[Selected passage]
__________

Notes for April 1, 1997
Today was the debate topic "Are nouns special?"
Yes: Jim and Corey
No: Alicia and Chuck
Alicia:
- What are nouns?
- conceptual
- ontological
- grammatical
- What does it mean to be special? Compared to what? Do children have built-in mechanisms? Are they learned faster? Learned first?
- Empirical evidence proves nouns are different than other grammatical categories in children.
- Nouns are learned before predicates, and are produced and comprehended more.
- It's important to realize that there are two parts to this, linguistic and conceptual; one category alone does not answer the question.
- Linguistic: frequency, position in sentence, morphological differences
- Conceptual: Patterns of teaching, nouns used more.
- It's been found that adults borrow many more nouns that any other type of words.
At this point, it was found that the overhead projector had been sabotaged, presumably by the opposing team. A new projector was brought in.
- Why? Structurally the nouns are "less integrated in the recipient discourse."
- So: linguistic features alone do not explain everything; you also need conceptual reasons.
- There seems to be a greater transparency for concrete nouns.
- The Natural Partition Hypothesis says objects can be learned one at a time.
- Simplicity in nouns:
- dog -> pero
- table -> mesa
- Phrasal verbs (not 1-to-1):
- stand up for -> defender
- put up with -> aguanter
It should be noted that one member of each team wore a goatee.
Jim speaks:
- Admits nouns are special in some fashion, as are all parts of speech.
- Linda: "The diversity hypothesis"
- Obviously they're special in the sense that they are different parts of speech. But children aren't linguists. Nouns aren't special to children.
- What would prelinguistic mean? Perceptual obligation for noun referents? Getner?
- Is mapping easier for nouns?
- Perception is equal in children: no bias for motion, light, color, etc.
- Meanings are complex
- We're used to nouns meaning a particular object; children don't have this bias.
- They're making a complex relation. 'ball' has many aspects/concepts, whereas it's just a ball to us
- Child learns how to use these words from adults
- Meaning changes over time for the child; the memory of a word is a history.
- Pragmatic usage of words
- Productivity used to test 'comfort' level of child with word
- Children don't produce all the words they know
- No conceptual advantage--getting things done practically
- Tremendous variability in types of nouns children acquire first--it's almost random chance
- They're being judged by adult standards; is it really a noun to a child?
- Frequency not only force at work. What about interactivity with the word? If the adult doesn't make the word special, why would child learn it more easily?
- Borrowing nouns: Nouns are useful. Interactions with people will often depend on interacting with objects.
Alicia: It's not the internal properties that are special, it's the way they are acquired
Jim: It's just a result of linguistic properties, therefore not special.
Jim then mentions the fact strange bugs are eating his plants.
Doug suggests aphids.
Jim was demonstrating an instance where he was forced to describe something in a more complicated way because he didn't know the noun.
Alicia:Chomsky says language is simple to learn [sentence diagram]
NP --> N --> cat [+animate -human etc]
Change the + and - signs to get new word meaning.

__________

[Stored data]
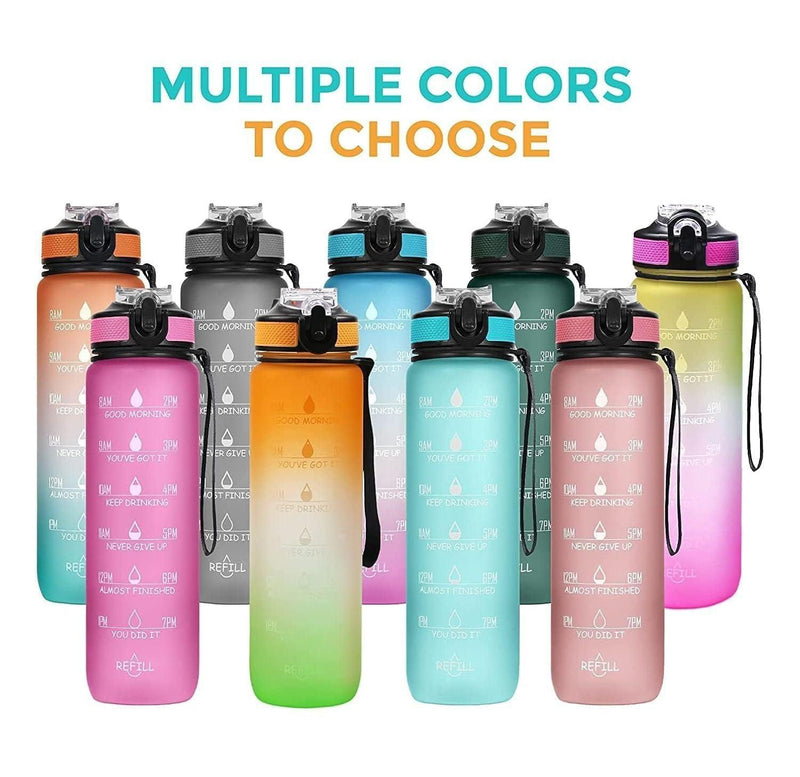 Unbreakable Water Bottle for Home with Motivational Time Marker -  Store_name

__________

[Questions]
(a) List every English word or phrase that the debate notes pair with a translation.
(b) Rewrite the stretch of the debate notes from "Notes for April" through "and comprehended more.", substituting "discussion" for "debate".
(c) Answer these questions from the debate notes.
(i) Who argued the "No" side?
(ii) What equipment was found to have been sabotaged?
(iii) What did Doug suggest?
The material above is separate from the debate notes.

[Answer list]
(a) dog, table, stand up for, put up with

(b)
Notes for April 1, 1997
Today was the discussion topic "Are nouns special?"
Yes: Jim and Corey
No: Alicia and Chuck
Alicia:
- What are nouns?
- conceptual
- ontological
- grammatical
- What does it mean to be special? Compared to what? Do children have built-in mechanisms? Are they learned faster? Learned first?
- Empirical evidence proves nouns are different than other grammatical categories in children.
- Nouns are learned before predicates, and are produced and comprehended more.

(c)
(i) Alicia and Chuck
(ii) The overhead projector
(iii) Aphids